* EXTRACT TO READ *
-- start --
6. Branch predictions, code optimization

for lecturer: tutorial 6

Class outline

Branch prediction - an introduction
Static branch prediction - an example
Fibonacci sequence - code optimization for MipsPipeS
Dynamic branch predictions - an example

What should I know before the class

To understand previous class.

Náplň cvičení

1. Branch predictions - an introduction

Motivation - why is it good to correctly predict if a branch condition will be fulfilled and what will be the target of a branch.

As shown on the figure above - in branches we can execute (and obtain correct result of) a condition in later phases of the pipeline - and therefore the delay slot lasts several clocks. So these clock will be wasted or we have to find instructions from before the branch to fill these clocks. Such instructions are not always easy to find. Fortunately there is one other approach possible - if we could predict the correct result of the condition and the target of the branch, we could start to execute instructions from the target of the branch and overcome the difficulty with choosing the instructions to fill the delay slot. Since the branch instructions are relatively frequent in the programs, the efficient prediction could greatly improve the instruction throughput of the computer system.

Branch prediction consists of two basic parts:

branch target speculation (predict target address of the branch),
branch condition speculation (if the condition of the branch is satisfied or not).

To predict the target of the branch, the BTB (Branch Target Buffer) is generally used. The BTB is an associative cache containing two items: BIA (Branch Instruction Address) and BTA (Branch Target Address). The BTB is accessed during the Instruction Fetch pipeline stage. If the BIA item matches the PC (Program Counter) and we predict that the condition is satisfied, the PC is set to the BTA from BTB.

We can predict if the branch condition is satisfied or not using three approaches - statically, dynamically or hybrid. The most simple way to predict branch condition is assumption that the branch condition will not be satisfied and the program will continue in its execution as is. A little bit better prediction is BTFNT (Backwards Taken / Forwards Not-Taken) prediction.
-- end --
* TASK DIRECTIONS *
Does each statement agree with the branch prediction tutorial? Answer yes or no for each and quote the deciding words: (a) The BTB is accessed during the Instruction Fetch pipeline stage. (b) BTFNT is the simplest way to predict a branch condition. (c) The branch condition can be predicted in only two ways, statically or dynamically. Rely only on the branch prediction tutorial.

* SUPPLIED MATERIAL *
-- start --
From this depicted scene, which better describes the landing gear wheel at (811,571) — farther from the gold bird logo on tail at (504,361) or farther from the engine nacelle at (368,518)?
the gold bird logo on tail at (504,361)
-- end --
* RESULT OF THE TASK *
(a) Yes: "The BTB is accessed during the Instruction Fetch pipeline stage."
(b) No: "The most simple way to predict branch condition is assumption that the branch condition will not be satisfied and the program will continue in its execution as is. A little bit better prediction is BTFNT"
(c) No: "three approaches - statically, dynamically or hybrid"